¿Por qué «Caballeros de conquista»?
Esa pregunta, que me hice yo hace unos años, me la vuelvo a hacer ahora, a punto de iniciar este estudio, y cuando pretendo responder sigue asaltándome la duda. Sin embargo, volvería a empezar por lo sencillo del axioma vital: ¿qué fue lo primero, la sociedad o el individuo?
Creo que ningún hombre es una isla completa en sí misma —tal y como dijo Donne—, porque todo ser humano es una parcela del continente, una parte del conjunto. Este es un aspecto de la verdad.

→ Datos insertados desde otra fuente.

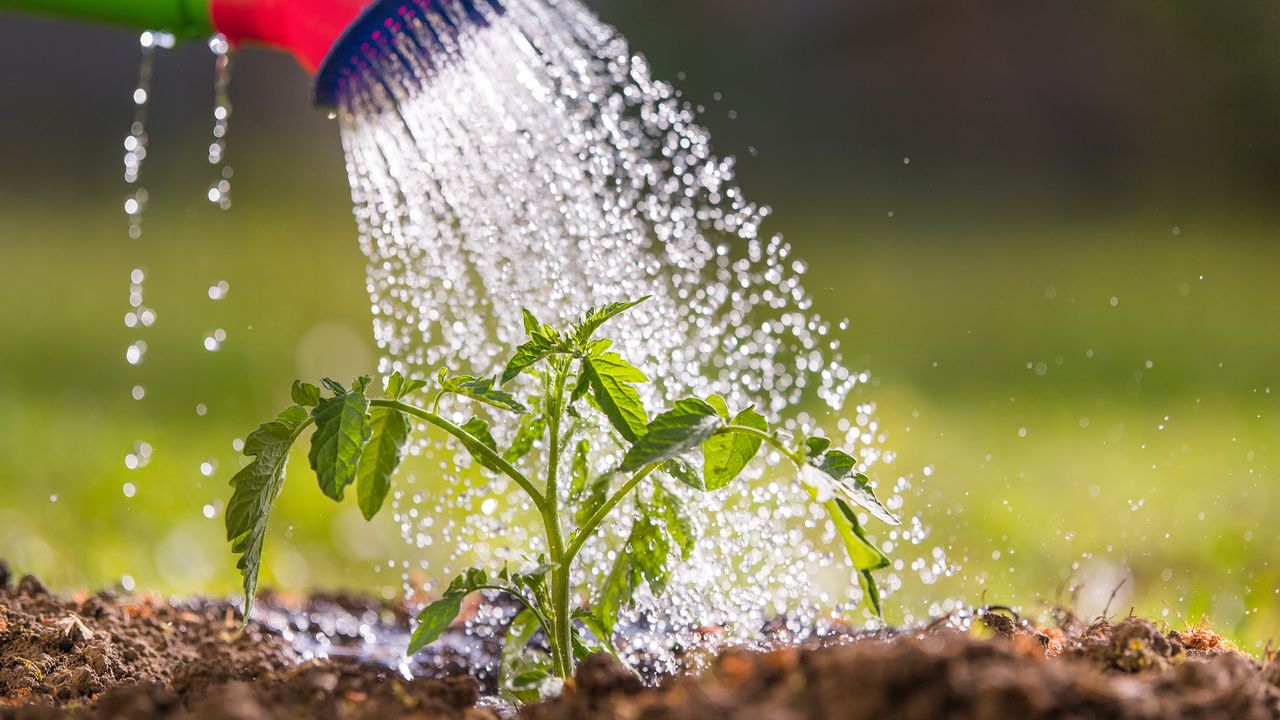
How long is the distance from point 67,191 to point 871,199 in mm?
3516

Y es que me gusta filosofar, porque creo que, de esa manera, uno puede encontrar respuestas a interrogantes que, de otra manera, no hallaría.

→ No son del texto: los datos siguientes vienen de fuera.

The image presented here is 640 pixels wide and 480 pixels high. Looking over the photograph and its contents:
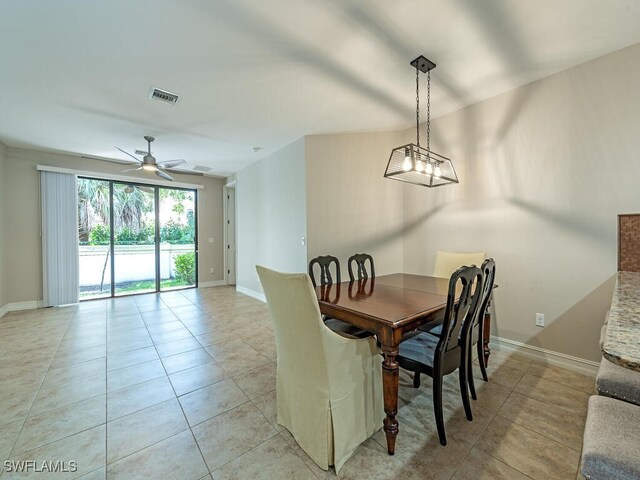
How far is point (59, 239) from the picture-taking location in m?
4.64

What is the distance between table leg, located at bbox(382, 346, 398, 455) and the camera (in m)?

¿Qué razón llevó a los individuos a alcanzar lugares recónditos, viajes imposibles, ensoñaciones lógicas? No sabríamos qué contestar, porque poco más podríamos decir al respecto, salvo entrar en esas diatribas filosóficas que apenas aportan soluciones en este tema. Es cierto que algunos filósofos políticos se quejan de una «calma chicha» y de la actual ausencia de discusión sobre política general de este mundo, pero necesario es llegar a puntos de mayor trascendencia, no solo para justificar actitudes —si es que se pueden justificar—, sino para aclarar concepciones, resentimientos, conciencias, dudas.
Dice Butterfield que «el estudio del pasado con un ojo puesto, por decirlo así, en el presente, es la fuente de todos los pecados y sofismas de la historia… Es la esencia de lo que designamos con la palabra histórico».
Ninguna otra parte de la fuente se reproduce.